«Una stagionata esordiente»: intervista a Valeria Della Valle
di Mattia Rizzi
Via Margutta si snoda tra Piazza del Popolo e Piazza di Spagna. Botteghe d’artigiani e gallerie d’arte si susseguono l’una dopo l’altra, creando un’atmosfera unica che difficilmente ci saremmo aspettati di respirare entro il Café Rouge del Teatro Franco Parenti. Eppure, quando Valeria Della Valle è venuta a presentare il libro La strada sognata, l’impressione è stata proprio quella di immergersi in Vacanze romane. In dialogo con lo scrittore Filippo Tuena, i due amici hanno ricordato gli anni trascorsi in quella strada alle pendici del Pincio, e per un’ora anche il pubblico ha avuto il privilegio di poter viaggiare altrove con la propria immaginazione.
Il libro di Valeria Della Valle è una raccolta di racconti in cui la memoria si mescola all’invenzione: il resoconto di un microcosmo internazionale di restauratori, corniciai e artigiani che aveva scelto di vivere come una comunità eterogenea e multiforme. Nell’opera, via Margutta (la «strada sognata» del titolo) è solo allusa e mai dichiarata, così come non vengono mai fatti i nomi dei tanti artisti che vi hanno abitato. Tuttavia ciò basta per dare l’idea di quell’humus ribollente, restituito anche grazie allo stile di Della Valle, paragonato da Tuena a quello della giornalista Irene Brin, che nelle sue opere seppe ricostruire un’epoca solo attraverso il proprio modo di scrivere.
La strada sognata di Valeria Della Valle è un libriccino chiaro, come il lessico che lo sorregge; intimo, come i racconti che lo compongono; sincero, come l’intento che lo anima. Nell’attesa che trovi il suo posto nelle vostre biblioteche, noi di Sik-Sik abbiamo posto qualche domanda all’autrice.
Nei Ringraziamenti del libro si definisce una «stagionata esordiente»: come giudica la sua prima esperienza da narratrice?
È stata una bella avventura, perché cominciare quando non si è più giovani – soprattutto se di mestiere si fa la linguista (ride) – presuppone un bell’esercizio di modestia: distruggere tutto quello che si crede di sapere e ripartire utilizzando una lingua molto diversa da quella della saggistica ma che deve comunque arrivare al lettore. Due mondi diversi.
Come mai ha scelto la forma del racconto?
Ho deciso di frazionare i racconti in modo che possano anche essere letti autonomamente, dedicando ognuna delle storie a una situazione o a un personaggio particolare che torna però anche nelle altre. Infatti sono dieci racconti che poi si incatenano e complessivamente diventano un romanzo.
Voi linguisti vi impegnate da sempre – e forse più di altri – nella terza missione. Scrivere un’opera del genere può essere considerata parte di questa attività?
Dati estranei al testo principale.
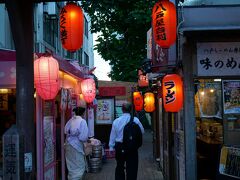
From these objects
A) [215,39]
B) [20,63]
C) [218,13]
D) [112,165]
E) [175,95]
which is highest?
[218,13]

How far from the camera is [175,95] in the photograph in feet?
27.8

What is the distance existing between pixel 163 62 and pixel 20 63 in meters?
4.06

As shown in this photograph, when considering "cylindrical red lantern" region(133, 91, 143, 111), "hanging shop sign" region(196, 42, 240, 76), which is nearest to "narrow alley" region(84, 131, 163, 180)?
"cylindrical red lantern" region(133, 91, 143, 111)

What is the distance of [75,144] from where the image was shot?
10.9 m

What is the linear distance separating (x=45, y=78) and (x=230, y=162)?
4011 mm

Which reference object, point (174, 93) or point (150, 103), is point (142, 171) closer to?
point (150, 103)

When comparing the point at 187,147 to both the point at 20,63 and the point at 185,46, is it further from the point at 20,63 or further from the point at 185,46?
the point at 20,63

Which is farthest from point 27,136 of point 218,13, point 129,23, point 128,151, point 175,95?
point 129,23

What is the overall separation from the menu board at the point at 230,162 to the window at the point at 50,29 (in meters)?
13.2

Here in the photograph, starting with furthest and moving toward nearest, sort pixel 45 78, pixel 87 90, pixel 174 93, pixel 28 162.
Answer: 1. pixel 87 90
2. pixel 174 93
3. pixel 45 78
4. pixel 28 162

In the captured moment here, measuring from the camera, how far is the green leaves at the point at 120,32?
70.6 feet

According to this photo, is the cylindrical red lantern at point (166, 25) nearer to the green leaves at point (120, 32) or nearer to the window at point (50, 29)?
the window at point (50, 29)

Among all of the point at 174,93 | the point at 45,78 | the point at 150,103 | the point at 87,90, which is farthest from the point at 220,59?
the point at 150,103

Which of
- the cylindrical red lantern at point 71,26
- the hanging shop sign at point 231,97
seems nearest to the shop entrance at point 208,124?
the hanging shop sign at point 231,97
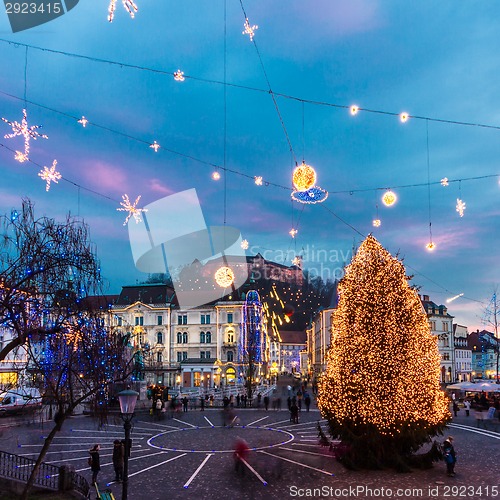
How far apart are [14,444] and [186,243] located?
3396 inches

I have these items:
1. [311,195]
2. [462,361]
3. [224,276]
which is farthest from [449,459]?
[462,361]

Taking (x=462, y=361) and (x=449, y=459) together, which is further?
(x=462, y=361)

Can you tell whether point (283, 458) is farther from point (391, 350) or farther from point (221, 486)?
point (391, 350)

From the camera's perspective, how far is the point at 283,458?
72.5ft

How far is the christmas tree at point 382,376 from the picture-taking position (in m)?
19.1

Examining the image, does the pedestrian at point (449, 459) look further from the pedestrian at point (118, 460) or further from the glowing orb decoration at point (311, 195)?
the pedestrian at point (118, 460)

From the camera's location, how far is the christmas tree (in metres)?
19.1

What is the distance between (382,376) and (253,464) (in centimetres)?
660

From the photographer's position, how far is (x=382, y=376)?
63.3 ft

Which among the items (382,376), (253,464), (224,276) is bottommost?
(253,464)

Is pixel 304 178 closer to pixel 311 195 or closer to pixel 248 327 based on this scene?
pixel 311 195

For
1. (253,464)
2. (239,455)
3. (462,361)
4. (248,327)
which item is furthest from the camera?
(462,361)

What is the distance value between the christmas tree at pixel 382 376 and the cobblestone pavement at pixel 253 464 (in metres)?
1.15

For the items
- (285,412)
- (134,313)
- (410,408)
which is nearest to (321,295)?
(134,313)
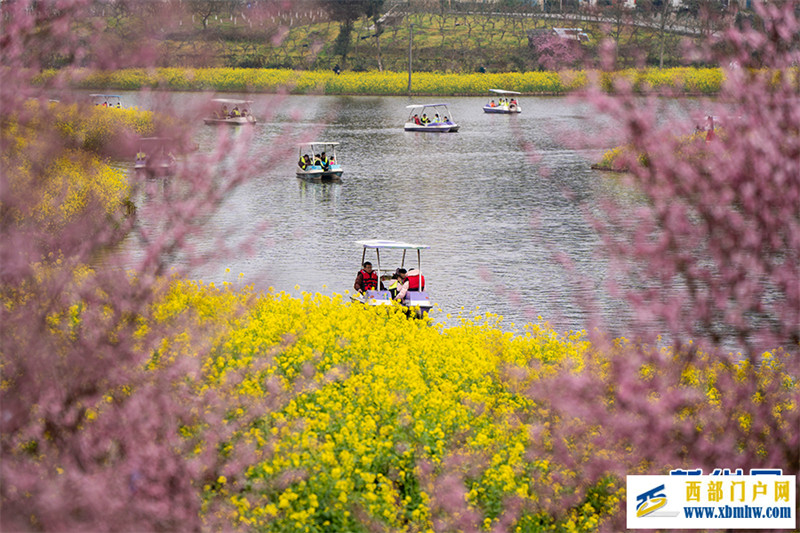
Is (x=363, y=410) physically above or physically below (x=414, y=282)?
below

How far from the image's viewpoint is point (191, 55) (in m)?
5.03

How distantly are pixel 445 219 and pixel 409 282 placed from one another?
1870 cm

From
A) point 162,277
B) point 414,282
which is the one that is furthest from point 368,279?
point 162,277

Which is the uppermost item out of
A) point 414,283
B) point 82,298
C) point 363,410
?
point 82,298

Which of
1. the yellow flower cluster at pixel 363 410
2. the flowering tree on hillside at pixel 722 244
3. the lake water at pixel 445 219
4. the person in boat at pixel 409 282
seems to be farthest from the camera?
the lake water at pixel 445 219

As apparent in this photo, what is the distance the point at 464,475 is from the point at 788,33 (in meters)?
6.29

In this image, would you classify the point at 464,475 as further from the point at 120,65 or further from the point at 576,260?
the point at 576,260

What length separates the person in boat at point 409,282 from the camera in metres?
23.0

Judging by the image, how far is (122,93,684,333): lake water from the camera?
27047mm

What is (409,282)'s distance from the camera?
23688 millimetres

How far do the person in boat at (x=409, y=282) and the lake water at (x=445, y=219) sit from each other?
7.38 feet

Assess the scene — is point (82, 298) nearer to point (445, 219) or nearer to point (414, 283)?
point (414, 283)

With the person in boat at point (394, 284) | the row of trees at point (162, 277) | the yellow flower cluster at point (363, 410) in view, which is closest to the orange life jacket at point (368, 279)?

Sì, penso di sì. Mi sono chiesta spesso quale fosse la lingua più adatta per scrivere questi racconti e alla fine la risposta resta sempre la stessa: credo molto in un tipo di scrittura semplice. Senza paragonarmi a lei, penso a una scrittrice come Natalia Ginzburg, che aveva fatto dell’essenzialità la sua misura. Ecco, vorrei arrivare anche io a questa stessa misura. Credo che sia anche una forma di rispetto nei confronti non solo dei lettori ma anche della lingua italiana. La lingua italiana forse non ha bisogno di eccessi di aggettivi, di parole difficili, perché è bellissima anche nella sua estrema semplicità.
Accademia, radio, televisione e adesso anche narrativa…dove si sente più a suo agio?
Direi in tutte quelle che ha nominato (ride). Certamente alcune attività, come quella della radio o della televisione – e quindi la divulgazione –, sono anche molto divertenti, perché mi permettono di entrare a contatto con tante persone, spettatori e tele-spettatori. Invece l’esperienza del romanzo e dei racconti è solitaria, pur avendo comunque il risultato di arrivare ai lettori, raggiungendo così un pubblico molto ampio di sconosciuti.